Selected passage:
Markets began to worry on higher core yields for US, EU and Japanese government bonds after the Fed held all options open and clarified that they were not promising anything.

The fear of higher yields is greater than what the Fed announced. The worst hit markets are the emerging markets. A spillover to global equity markets will happen if there is a continued sell-off in emerging markets and corporate bonds.

However, if this were to happen too quickly for the market to absorb, volatility will kick in and hit emerging market currencies, bonds and equities.

The correlation patterns for risk off/risk on trades are not applicable at the moment, damaging balanced funds and strategies and hedge abilities. The iTtrax Europe Crossover Index has opened this morning at 480, while emerging market bonds are looking cheaper.

Bernanke Hints at QE3 Exit

Forex Overnight: EUR trading mostly under pressure

The EUR is trading weaker against most of the major currencies this morning as investors cut down on risks after US Fed Reserve (FED)president, Bernanke, hinted at scaling back stimulus measures if the economy sustains momentum. In addition to that, Chinese manufacturing data has been disappointing and raised concerns about the global economy.

Markets are now looking towards manufacturing and services Purchasing Managers’ Index (PMI) data from European economies for further directions for risk management.

At 05:00 GMT, the EUR has declined 0.4 percent versus the USD to trade at USD 1.3256 while it has marginally weakened against the GBP to trade at GBP 0.8583. 

The AUD fell 0.4% against the USD amidst a decrease in demand for high yield currencies after the release of manufacturing activity in China contracted more-than-forecast in June.

Macro Update

Fed has announced that their monetary policy will remain unchanged and that they expect to alter pace of asset purchases later this year. The benchmark interest rate within the range of 0 – 0.25% is kept and has not changed the size of its asset purchase program.

However, Bernanke has indicated that the central bank might start scaling back its massive stimulus measures later this year and end the program by mid of 2014 if the economy continues to sustain momentum. 

Fed officials raised their economic growth forecast for the US economy in 2014 to cover a range 3 - 3.5%. They also expect unemployment to fall to a range of 6.5 - 6.8% in the same time period. This differs from an earlier projection range of 6.7 – 7 %. 15 of 19 participants on the FOMC anticipate the first rise in interest rates to occur in 2015 or later.

What is required: Sum up the market commentary in two sentences. The listing has nothing to do with this.

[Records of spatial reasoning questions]

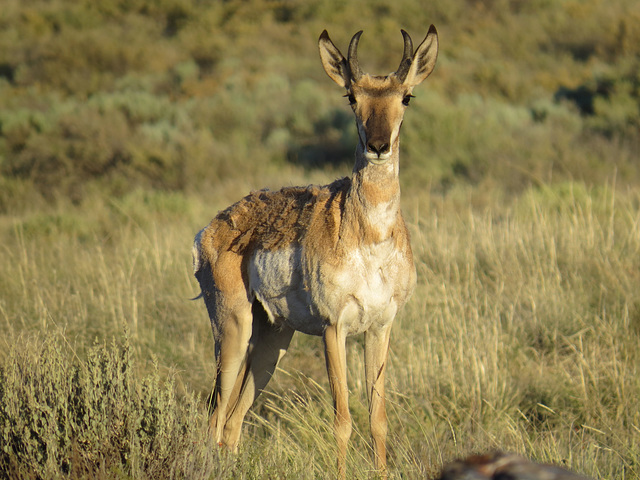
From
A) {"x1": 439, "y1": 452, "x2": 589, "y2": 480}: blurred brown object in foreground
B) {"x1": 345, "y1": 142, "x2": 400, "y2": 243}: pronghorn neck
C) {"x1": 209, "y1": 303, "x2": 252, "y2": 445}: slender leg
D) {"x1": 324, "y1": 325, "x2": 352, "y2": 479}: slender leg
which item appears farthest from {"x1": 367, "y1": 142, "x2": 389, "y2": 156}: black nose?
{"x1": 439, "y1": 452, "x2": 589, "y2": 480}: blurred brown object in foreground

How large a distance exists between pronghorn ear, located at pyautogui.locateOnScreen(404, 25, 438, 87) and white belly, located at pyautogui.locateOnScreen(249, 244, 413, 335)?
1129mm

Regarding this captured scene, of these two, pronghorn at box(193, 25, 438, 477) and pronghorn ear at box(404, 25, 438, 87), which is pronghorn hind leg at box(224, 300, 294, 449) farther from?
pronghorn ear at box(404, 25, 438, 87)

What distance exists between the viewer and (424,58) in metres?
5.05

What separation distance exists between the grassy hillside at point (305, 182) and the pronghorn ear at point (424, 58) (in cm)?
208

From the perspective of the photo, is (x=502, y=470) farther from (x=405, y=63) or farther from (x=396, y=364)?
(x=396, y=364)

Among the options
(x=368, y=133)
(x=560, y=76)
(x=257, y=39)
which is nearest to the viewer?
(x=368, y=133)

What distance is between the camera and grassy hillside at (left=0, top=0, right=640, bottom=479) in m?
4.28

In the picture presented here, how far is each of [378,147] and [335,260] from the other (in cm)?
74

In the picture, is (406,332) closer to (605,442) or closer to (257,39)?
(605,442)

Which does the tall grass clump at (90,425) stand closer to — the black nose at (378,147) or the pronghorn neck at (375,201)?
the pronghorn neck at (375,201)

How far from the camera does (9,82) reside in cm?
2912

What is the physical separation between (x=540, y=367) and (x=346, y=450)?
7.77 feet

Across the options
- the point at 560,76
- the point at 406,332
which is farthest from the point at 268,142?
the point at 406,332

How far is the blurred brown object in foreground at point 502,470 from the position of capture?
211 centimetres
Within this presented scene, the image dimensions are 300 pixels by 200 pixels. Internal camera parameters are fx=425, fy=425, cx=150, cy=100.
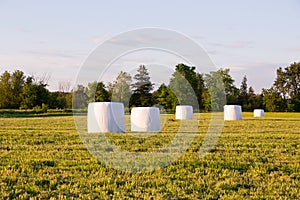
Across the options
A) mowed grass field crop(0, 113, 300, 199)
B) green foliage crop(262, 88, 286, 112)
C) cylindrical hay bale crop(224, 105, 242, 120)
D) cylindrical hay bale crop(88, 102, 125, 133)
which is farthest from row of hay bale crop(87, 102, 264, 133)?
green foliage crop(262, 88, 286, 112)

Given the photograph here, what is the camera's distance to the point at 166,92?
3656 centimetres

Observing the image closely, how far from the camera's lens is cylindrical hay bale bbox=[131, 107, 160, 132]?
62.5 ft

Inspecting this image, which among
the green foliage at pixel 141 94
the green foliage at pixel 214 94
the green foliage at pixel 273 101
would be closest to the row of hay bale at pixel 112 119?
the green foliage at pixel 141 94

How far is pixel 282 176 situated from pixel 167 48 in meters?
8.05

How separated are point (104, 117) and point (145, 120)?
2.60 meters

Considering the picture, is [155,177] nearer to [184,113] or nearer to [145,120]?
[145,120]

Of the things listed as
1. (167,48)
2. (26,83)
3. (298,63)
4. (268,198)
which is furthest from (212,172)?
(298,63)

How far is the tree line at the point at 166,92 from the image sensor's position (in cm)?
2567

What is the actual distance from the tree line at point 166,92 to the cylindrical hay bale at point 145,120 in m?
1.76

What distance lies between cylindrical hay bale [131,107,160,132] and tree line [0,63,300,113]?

...

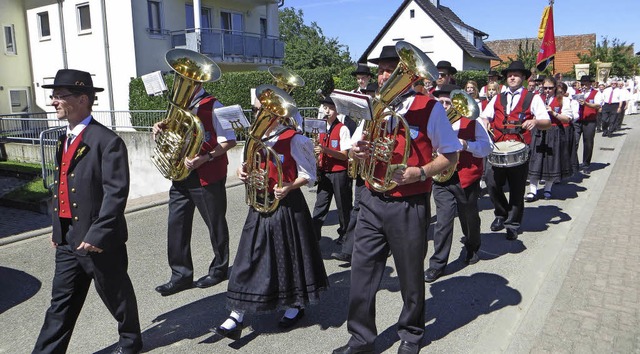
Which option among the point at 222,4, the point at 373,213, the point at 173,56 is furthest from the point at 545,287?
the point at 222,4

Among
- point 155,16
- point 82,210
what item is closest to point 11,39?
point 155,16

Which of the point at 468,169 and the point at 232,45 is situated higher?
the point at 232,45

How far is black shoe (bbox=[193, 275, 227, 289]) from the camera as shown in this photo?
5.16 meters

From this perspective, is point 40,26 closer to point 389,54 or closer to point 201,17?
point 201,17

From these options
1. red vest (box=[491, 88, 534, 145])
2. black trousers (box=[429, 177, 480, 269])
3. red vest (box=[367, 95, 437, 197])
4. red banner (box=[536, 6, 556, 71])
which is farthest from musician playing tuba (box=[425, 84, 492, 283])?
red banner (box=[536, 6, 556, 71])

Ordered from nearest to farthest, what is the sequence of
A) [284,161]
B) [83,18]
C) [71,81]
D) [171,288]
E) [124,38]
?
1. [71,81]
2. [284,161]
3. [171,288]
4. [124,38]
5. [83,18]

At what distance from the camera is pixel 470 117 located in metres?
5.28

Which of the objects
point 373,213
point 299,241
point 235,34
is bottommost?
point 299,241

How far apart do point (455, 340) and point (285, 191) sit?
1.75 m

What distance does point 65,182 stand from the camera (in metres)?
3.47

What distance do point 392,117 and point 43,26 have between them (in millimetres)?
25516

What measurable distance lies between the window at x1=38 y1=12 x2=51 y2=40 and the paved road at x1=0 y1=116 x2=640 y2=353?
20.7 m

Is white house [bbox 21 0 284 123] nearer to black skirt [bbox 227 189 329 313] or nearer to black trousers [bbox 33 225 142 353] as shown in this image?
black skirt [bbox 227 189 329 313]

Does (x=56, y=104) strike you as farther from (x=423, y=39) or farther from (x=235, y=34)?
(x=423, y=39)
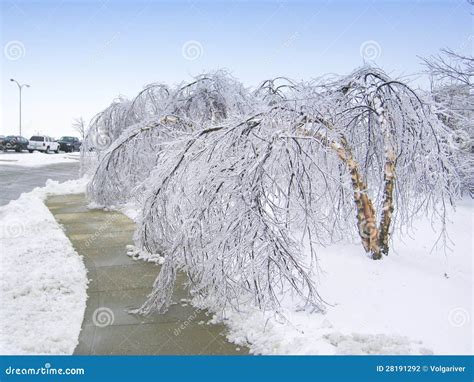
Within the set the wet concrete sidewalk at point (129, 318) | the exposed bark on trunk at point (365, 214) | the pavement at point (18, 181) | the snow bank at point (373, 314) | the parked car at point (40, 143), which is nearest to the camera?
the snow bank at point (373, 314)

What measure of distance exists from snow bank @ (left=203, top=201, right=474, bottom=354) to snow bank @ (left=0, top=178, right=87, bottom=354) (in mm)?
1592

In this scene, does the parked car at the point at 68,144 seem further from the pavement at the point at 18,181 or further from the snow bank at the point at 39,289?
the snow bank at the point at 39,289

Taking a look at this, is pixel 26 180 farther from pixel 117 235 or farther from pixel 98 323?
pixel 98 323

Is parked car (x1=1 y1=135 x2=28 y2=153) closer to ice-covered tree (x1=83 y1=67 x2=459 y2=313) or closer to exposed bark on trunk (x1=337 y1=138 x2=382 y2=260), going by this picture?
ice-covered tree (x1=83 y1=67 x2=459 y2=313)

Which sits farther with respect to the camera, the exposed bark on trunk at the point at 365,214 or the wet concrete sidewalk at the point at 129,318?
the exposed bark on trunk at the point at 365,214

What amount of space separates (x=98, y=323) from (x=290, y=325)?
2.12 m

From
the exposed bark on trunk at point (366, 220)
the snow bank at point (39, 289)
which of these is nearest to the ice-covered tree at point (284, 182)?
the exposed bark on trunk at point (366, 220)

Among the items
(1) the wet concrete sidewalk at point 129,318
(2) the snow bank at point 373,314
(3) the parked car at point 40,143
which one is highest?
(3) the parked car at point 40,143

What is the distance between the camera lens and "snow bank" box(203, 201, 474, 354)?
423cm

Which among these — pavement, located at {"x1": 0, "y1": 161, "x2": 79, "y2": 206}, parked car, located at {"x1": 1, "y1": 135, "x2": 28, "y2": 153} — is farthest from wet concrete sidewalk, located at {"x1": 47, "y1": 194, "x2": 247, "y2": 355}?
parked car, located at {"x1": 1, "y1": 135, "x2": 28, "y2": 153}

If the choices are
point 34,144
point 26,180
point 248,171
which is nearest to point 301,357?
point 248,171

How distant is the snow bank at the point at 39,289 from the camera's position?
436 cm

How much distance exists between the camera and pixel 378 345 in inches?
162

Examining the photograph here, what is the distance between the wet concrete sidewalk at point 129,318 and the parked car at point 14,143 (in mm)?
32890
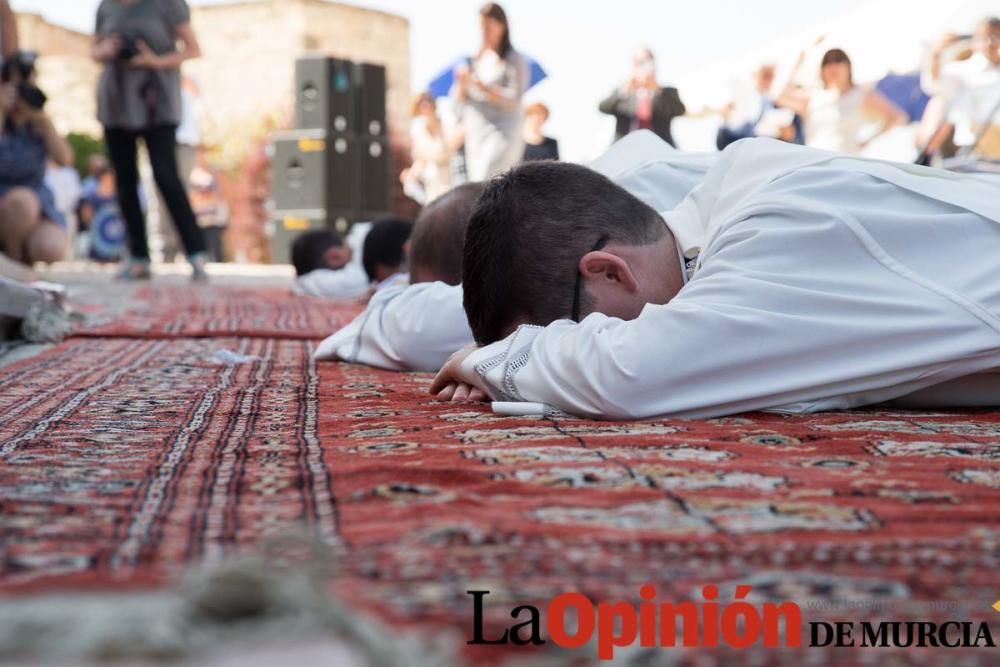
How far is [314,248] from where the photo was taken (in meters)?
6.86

---

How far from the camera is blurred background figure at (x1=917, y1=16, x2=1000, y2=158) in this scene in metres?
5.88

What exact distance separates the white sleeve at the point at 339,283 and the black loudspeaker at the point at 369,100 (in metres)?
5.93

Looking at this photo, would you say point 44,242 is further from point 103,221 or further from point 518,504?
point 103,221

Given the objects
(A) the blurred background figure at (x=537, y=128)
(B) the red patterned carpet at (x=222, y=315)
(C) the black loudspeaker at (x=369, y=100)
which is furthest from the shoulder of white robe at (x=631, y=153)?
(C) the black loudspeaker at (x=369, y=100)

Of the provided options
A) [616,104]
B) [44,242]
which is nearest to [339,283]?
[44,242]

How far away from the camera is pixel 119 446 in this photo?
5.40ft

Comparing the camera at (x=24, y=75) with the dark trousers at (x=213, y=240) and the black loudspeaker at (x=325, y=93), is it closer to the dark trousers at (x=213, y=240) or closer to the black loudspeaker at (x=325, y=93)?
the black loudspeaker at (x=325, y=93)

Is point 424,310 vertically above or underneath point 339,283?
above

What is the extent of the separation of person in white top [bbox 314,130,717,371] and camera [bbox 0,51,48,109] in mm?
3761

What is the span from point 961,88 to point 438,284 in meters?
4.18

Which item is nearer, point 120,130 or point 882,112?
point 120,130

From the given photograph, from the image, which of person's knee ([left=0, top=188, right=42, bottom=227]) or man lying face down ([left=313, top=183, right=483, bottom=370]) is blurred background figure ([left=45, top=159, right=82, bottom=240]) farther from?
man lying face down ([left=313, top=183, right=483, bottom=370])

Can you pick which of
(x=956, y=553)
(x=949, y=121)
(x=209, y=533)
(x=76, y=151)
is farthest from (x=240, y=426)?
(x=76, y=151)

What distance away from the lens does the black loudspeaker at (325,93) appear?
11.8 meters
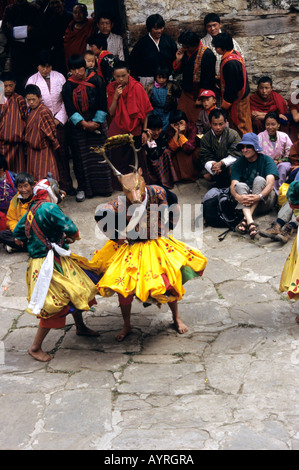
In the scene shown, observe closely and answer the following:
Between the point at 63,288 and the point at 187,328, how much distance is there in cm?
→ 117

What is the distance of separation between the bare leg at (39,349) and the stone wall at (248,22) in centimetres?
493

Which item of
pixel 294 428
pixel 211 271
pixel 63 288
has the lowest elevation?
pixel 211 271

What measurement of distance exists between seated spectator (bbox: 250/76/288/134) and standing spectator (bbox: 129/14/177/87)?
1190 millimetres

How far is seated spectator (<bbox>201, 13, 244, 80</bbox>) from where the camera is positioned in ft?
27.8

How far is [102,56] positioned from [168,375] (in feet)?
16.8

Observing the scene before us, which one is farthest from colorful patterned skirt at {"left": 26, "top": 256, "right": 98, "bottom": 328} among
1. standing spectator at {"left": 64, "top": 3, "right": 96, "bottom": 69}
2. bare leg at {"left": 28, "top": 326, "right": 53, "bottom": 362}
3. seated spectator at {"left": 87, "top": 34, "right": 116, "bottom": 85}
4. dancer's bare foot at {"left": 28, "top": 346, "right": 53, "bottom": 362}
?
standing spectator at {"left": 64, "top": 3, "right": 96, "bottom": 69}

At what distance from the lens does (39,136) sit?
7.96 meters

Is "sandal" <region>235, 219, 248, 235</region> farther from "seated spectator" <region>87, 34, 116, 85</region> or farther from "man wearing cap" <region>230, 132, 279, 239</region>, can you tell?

Worked solution: Worries about higher government bond yields hit emerging markets hardest after the Fed kept all options open and Bernanke hinted at scaling back stimulus later this year and ending it by mid-2014 if the economy keeps its momentum. The EUR and AUD weakened against the USD as investors cut risk and Chinese manufacturing data disappointed, while the Fed kept its benchmark rate at 0–0.25% and raised its 2014 US growth forecast to 3–3.5%.